On peut dire que l'Eglise apprend de Marie ce qu'est sa propre maternité: elle reconnaît la dimension maternelle de sa vocation, liée essentiellement à sa nature sacramentelle, «en contemplant la sainteté mystérieuse de la Vierge et en imitant sa charité, en accomplissant fidèlement la volonté du Père» (Lumen Gentium 64).

 

Si l'Eglise est le signe et le moyen de l'union intime avec Dieu, elle l'est en raison de sa maternité, parce que, vivifiée par l'Esprit, elle «engendre» des fils et des filles de la famille humaine à une vie nouvelle dans le Christ.

Car, de même que Marie est au service du mystère de l'Incarnation, de même l'Eglise demeure au service du mystère de l'adoption filiale par la grâce.


En même temps, à l'exemple de Marie, l'Eglise reste la vierge fidèle à son époux:

«Elle aussi est vierge, ayant donné à son Epoux sa foi, qu'elle garde intègre et pure» (Lumen Gentium 64).

L'Eglise est en effet l'épouse du Christ, comme il apparaît dans les Lettres de Paul (cf. Ep 5, 21-33; 2 Co 11, 2) et dans le nom que Jean lui donne: «l'Epouse de l'Agneau» (Ap 21, 9).

Si l'Eglise, comme épouse, «garde la foi donnée au Christ», cette fidélité, tout en étant devenue l'image du mariage dans l'enseignement de l'Apôtre (cf. Ep 5, 23-33), possède aussi une autre valeur: c'est l'exemple même de la donation totale à Dieu dans le célibat «à cause du Royaume des cieux», c'est-à-dire de la virginité consacrée à Dieu (cf. Mt 19, 11-12; 2 Co 11, 2).

 

Et précisément cette virginité, à l'exemple de la Vierge de Nazareth, est la source d'une fécondité spirituelle spéciale: c'est la source de la maternité dans l'Esprit Saint.
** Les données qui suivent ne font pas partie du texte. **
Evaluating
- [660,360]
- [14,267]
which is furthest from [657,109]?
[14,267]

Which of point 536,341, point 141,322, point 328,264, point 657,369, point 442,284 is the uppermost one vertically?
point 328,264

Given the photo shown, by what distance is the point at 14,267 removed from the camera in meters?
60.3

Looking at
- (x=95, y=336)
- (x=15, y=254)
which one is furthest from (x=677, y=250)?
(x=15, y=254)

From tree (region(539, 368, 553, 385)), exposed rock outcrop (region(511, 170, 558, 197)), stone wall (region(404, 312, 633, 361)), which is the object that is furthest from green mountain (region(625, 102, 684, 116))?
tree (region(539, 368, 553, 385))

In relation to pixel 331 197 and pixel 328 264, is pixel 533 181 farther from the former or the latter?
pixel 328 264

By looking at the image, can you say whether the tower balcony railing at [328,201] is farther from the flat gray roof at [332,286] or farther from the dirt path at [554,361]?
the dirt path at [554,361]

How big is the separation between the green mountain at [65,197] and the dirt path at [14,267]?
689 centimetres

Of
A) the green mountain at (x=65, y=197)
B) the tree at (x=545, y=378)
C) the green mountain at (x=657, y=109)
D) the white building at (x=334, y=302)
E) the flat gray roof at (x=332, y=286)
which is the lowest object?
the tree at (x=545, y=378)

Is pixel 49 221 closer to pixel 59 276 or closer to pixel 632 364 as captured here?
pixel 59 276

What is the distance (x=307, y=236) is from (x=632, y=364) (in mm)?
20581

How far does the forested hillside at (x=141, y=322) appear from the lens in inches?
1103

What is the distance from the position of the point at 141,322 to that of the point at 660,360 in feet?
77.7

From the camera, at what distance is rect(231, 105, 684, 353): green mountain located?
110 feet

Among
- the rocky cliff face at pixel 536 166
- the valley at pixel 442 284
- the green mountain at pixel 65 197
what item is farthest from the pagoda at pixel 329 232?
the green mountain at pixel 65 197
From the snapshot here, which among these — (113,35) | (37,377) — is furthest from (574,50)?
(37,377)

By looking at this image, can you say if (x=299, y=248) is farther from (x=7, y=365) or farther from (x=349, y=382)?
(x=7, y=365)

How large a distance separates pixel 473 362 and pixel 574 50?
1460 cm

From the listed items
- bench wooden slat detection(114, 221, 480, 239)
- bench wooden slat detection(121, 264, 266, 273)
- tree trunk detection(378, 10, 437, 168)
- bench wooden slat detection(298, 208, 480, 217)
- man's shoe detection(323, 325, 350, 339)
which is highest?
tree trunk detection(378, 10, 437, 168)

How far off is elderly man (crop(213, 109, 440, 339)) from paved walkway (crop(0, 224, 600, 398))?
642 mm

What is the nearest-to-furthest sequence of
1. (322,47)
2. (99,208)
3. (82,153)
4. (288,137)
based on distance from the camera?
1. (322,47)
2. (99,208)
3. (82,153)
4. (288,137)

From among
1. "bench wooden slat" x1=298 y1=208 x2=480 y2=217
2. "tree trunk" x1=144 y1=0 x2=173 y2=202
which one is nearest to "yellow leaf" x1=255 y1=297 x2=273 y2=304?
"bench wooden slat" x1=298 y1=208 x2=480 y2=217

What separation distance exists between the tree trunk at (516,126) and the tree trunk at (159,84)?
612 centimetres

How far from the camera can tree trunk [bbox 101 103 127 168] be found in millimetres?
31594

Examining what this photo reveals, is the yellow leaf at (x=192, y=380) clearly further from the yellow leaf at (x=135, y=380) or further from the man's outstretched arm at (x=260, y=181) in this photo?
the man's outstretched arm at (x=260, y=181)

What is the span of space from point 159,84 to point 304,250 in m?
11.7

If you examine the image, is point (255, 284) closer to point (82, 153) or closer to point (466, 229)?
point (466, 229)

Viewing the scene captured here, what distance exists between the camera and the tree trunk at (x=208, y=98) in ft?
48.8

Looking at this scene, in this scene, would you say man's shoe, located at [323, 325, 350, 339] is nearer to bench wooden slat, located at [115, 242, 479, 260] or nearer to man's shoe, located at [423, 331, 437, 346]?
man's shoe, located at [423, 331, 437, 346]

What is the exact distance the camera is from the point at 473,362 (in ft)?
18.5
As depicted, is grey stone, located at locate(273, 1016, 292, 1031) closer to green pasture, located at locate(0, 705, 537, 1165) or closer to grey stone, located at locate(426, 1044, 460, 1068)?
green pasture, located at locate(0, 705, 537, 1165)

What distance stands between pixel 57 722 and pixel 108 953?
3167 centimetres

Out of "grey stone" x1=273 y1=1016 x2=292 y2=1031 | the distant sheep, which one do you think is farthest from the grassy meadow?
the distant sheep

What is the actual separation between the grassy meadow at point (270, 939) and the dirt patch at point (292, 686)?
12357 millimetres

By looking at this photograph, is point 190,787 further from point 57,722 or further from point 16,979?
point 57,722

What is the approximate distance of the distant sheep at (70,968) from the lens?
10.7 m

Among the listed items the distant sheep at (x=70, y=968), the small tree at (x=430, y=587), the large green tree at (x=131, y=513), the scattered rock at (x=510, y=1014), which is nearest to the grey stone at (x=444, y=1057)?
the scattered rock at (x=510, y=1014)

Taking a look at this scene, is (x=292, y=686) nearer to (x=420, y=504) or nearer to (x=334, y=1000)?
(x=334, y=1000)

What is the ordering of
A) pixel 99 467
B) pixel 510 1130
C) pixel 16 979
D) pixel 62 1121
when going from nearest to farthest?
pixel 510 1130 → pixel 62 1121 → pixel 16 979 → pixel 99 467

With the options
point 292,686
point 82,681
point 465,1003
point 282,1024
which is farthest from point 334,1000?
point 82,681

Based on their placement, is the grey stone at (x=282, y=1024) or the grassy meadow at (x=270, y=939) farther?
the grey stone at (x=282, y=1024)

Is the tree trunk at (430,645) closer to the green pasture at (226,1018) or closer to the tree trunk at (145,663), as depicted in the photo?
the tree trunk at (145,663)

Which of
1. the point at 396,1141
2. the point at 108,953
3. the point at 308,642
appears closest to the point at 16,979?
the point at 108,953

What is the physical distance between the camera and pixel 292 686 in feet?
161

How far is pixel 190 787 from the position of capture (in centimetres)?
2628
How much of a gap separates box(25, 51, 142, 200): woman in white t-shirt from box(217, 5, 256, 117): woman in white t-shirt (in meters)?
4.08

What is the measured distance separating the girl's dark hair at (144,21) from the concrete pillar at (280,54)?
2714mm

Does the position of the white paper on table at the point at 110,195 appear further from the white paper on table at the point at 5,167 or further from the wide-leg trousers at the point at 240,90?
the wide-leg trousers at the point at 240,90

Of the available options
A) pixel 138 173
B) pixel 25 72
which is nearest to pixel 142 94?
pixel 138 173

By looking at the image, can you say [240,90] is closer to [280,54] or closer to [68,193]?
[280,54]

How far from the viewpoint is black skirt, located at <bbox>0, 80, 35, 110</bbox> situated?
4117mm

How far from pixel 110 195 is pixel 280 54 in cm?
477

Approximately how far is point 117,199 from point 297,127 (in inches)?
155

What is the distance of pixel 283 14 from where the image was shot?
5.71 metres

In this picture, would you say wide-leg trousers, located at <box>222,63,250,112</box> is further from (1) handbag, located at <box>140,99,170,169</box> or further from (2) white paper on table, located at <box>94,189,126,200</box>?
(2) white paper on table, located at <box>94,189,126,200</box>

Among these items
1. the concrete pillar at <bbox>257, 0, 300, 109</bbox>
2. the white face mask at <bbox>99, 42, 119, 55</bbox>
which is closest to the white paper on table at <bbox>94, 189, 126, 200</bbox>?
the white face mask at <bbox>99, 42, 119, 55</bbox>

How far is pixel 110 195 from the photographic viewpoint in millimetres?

Mais l'Eglise garde aussi la foi reçue du Christ: à l'exemple de Marie, qui gardait et méditait en son cœur (cf. Lc 2, 19. 51) tout ce qui concernait son divin Fils, elle s'efforce de garder la Parole de Dieu, d'en approfondir les richesses avec discernement et prudence pour en donner en tout temps un fidèle témoignage à tous les hommes.